> _Extract_
How to work wonders with plywood
From substrate to style symbol? Time to appreciate this affordable, sustainable material. Everything you need to know plus the architects using it well.
Perhaps it’s a confluence of the two. After all, for plywood to look beautiful, it needs to be expertly handled. You can’t just slap down a few sheets and roller on cheap varnish. Like minimalism in architecture: to do it properly takes time and extreme attention to detail. But the results can look seriously classy.
Why do I feel as if I'm seeing playwood everywhere at the moment? Certainly all materials and finishes have their fashionable moments, but plywood seems to be resonating very strongly as a material that feels super right for now.
I think it ties back to a search for tactility, ergo connection. Whether that's connecting us with nature, with ourselves as sentient beings, or physically to the spaces which surrounds us. After all, today, for many of us, life is increasingly experienced through screens; whether at work or home via computers, tablets, smartphones and TVs, all smooth, glassy and resolutely regular. As a counter to this, I think we literally crave something different to touch, something wobbly, irregular and deeply textural. In other words, surfaces that are as far removed from a de-personalised computer screen as is possible.
If we step back a moment to consider the context, then wood has always had an inherent honesty to it. We know where it comes from, we trust it, it weathers well and has a cosy familiarity to it. I'm not sure I've seen a house yet that hasn't included wood in some form or other. It's also tremendously versatile, in that it can speak many different languages: rough and rustic; deep and dark; pale and interesting. And plywood, to my mind, both is, and isn't wood.
To explain: from one perspective it's like super-pimped wood, being composed of layers of wood veneer so it’s exceptionally strong. And did you clock there, it’s made of real wood, which I don’t think people realise. Additionally, plywood can be made from any type of wood, the most popular being a pale birch.

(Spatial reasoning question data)
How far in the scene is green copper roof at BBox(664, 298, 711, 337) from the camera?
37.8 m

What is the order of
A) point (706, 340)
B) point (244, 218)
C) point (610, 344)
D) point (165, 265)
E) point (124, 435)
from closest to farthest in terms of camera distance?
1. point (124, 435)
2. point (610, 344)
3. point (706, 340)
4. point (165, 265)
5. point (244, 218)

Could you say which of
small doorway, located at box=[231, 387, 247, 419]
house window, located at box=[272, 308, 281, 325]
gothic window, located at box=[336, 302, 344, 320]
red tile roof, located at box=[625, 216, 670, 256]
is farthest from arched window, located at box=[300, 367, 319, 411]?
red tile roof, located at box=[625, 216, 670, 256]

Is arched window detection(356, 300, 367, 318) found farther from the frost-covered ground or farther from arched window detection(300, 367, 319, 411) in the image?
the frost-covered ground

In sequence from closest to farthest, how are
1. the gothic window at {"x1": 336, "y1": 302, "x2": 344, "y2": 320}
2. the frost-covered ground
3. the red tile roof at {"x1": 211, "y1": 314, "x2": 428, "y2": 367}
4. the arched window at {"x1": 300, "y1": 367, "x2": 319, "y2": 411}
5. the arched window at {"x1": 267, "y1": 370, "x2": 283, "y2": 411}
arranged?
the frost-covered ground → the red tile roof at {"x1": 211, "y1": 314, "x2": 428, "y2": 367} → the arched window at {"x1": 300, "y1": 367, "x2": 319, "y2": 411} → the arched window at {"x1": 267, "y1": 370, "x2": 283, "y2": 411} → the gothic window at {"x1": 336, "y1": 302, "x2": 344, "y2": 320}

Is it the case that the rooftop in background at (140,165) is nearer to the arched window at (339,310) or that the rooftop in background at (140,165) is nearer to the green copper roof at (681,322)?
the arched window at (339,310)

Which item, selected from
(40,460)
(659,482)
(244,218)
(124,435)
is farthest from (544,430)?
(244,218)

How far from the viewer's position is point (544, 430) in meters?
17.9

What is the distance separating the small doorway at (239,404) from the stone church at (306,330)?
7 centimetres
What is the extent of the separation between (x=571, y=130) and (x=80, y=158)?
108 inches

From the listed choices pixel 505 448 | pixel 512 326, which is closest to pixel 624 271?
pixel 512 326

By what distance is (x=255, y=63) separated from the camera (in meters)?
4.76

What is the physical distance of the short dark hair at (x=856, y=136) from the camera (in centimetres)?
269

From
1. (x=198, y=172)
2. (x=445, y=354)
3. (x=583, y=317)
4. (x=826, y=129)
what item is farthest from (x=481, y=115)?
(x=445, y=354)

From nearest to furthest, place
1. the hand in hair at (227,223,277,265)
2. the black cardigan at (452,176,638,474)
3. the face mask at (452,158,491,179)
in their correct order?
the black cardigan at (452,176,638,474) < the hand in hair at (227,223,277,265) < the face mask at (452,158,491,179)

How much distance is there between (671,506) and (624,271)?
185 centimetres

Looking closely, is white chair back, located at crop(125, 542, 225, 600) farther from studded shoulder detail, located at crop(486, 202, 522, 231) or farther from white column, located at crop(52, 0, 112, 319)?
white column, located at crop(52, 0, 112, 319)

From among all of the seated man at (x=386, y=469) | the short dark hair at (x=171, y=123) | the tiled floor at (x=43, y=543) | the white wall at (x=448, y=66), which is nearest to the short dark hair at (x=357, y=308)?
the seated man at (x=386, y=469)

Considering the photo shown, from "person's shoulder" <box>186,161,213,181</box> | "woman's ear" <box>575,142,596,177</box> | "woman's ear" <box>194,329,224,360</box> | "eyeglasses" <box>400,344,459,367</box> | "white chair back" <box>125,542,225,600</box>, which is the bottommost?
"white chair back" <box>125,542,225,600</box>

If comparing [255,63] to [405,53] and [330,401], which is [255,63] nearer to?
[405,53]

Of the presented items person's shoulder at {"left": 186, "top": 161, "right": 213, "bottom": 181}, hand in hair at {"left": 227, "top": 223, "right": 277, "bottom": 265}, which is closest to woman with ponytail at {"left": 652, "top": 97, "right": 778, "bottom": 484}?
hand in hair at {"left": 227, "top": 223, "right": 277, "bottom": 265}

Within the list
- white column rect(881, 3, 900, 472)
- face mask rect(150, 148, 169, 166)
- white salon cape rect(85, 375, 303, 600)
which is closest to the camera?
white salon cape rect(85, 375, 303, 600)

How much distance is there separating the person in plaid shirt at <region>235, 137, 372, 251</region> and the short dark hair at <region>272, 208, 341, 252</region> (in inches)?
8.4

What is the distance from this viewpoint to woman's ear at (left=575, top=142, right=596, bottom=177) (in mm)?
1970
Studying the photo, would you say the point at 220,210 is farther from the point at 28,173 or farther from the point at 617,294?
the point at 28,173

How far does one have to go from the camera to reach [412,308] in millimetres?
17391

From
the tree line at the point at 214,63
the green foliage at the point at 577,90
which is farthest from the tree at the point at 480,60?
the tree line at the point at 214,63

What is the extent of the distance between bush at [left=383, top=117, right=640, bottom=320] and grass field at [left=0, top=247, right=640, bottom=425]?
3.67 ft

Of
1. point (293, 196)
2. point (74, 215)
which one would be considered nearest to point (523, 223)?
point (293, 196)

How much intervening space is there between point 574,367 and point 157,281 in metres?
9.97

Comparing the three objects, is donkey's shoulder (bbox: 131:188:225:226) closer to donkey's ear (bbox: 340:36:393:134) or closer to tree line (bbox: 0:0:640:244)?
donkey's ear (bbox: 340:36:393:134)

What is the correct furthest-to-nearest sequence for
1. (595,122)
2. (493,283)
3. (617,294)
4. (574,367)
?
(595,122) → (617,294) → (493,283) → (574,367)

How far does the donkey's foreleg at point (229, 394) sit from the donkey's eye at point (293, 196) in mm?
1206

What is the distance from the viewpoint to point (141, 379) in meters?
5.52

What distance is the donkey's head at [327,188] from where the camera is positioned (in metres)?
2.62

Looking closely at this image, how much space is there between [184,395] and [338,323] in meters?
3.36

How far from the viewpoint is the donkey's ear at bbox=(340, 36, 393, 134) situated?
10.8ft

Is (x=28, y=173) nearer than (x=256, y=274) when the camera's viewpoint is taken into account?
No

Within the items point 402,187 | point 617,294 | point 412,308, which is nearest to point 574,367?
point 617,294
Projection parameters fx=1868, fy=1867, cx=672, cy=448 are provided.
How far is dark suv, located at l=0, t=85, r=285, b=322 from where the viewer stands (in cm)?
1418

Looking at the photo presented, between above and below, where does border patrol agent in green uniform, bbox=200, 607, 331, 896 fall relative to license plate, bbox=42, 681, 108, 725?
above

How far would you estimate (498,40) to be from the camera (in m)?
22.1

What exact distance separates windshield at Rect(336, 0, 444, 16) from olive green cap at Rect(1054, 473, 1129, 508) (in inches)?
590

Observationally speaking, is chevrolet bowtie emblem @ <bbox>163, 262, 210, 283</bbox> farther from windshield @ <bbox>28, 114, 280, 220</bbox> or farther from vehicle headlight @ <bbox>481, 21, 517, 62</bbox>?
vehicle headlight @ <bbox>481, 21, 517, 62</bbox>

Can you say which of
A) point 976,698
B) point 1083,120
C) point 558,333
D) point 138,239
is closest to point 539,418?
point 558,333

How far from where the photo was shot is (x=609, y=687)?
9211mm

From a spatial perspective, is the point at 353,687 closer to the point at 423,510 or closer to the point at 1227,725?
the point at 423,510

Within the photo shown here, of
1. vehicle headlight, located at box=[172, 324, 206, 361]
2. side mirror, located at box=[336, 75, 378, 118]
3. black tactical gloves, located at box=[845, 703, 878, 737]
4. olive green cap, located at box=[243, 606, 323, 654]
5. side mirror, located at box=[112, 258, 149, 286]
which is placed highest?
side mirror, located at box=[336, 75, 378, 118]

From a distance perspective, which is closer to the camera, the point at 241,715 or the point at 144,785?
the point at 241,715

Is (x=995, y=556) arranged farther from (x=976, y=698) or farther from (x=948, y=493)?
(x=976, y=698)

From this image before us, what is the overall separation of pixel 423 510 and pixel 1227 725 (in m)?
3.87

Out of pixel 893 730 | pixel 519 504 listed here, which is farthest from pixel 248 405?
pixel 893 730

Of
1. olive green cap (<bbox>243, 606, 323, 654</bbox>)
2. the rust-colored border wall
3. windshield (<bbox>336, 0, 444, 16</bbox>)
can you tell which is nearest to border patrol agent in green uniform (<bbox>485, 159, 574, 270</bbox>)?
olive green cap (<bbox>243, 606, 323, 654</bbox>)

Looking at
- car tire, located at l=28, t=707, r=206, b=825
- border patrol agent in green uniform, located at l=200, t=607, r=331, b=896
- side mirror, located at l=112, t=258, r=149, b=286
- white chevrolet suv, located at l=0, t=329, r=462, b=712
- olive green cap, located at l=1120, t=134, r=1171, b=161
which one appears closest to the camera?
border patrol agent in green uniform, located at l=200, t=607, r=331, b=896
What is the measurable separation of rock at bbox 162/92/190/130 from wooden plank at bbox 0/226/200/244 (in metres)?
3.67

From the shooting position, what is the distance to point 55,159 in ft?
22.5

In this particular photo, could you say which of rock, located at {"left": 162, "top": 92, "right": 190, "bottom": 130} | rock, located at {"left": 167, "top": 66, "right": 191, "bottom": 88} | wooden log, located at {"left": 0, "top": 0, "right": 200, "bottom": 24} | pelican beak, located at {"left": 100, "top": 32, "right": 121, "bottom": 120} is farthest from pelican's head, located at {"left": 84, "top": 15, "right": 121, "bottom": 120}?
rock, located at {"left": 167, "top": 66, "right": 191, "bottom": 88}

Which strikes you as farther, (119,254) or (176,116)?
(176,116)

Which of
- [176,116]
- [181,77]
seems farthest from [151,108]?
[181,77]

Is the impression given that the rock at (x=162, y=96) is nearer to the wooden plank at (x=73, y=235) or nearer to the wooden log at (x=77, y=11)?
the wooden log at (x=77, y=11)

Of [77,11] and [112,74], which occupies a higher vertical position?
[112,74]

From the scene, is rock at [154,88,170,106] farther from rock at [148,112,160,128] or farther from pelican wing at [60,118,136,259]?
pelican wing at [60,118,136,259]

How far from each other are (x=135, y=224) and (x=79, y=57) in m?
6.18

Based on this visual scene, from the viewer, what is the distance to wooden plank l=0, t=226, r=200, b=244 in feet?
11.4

> _Requirement_
In the plywood article above, which devices are named as the ways life is experienced through screens at work or home? List them all.

> _Written solution_
Computers, tablets, smartphones, TVs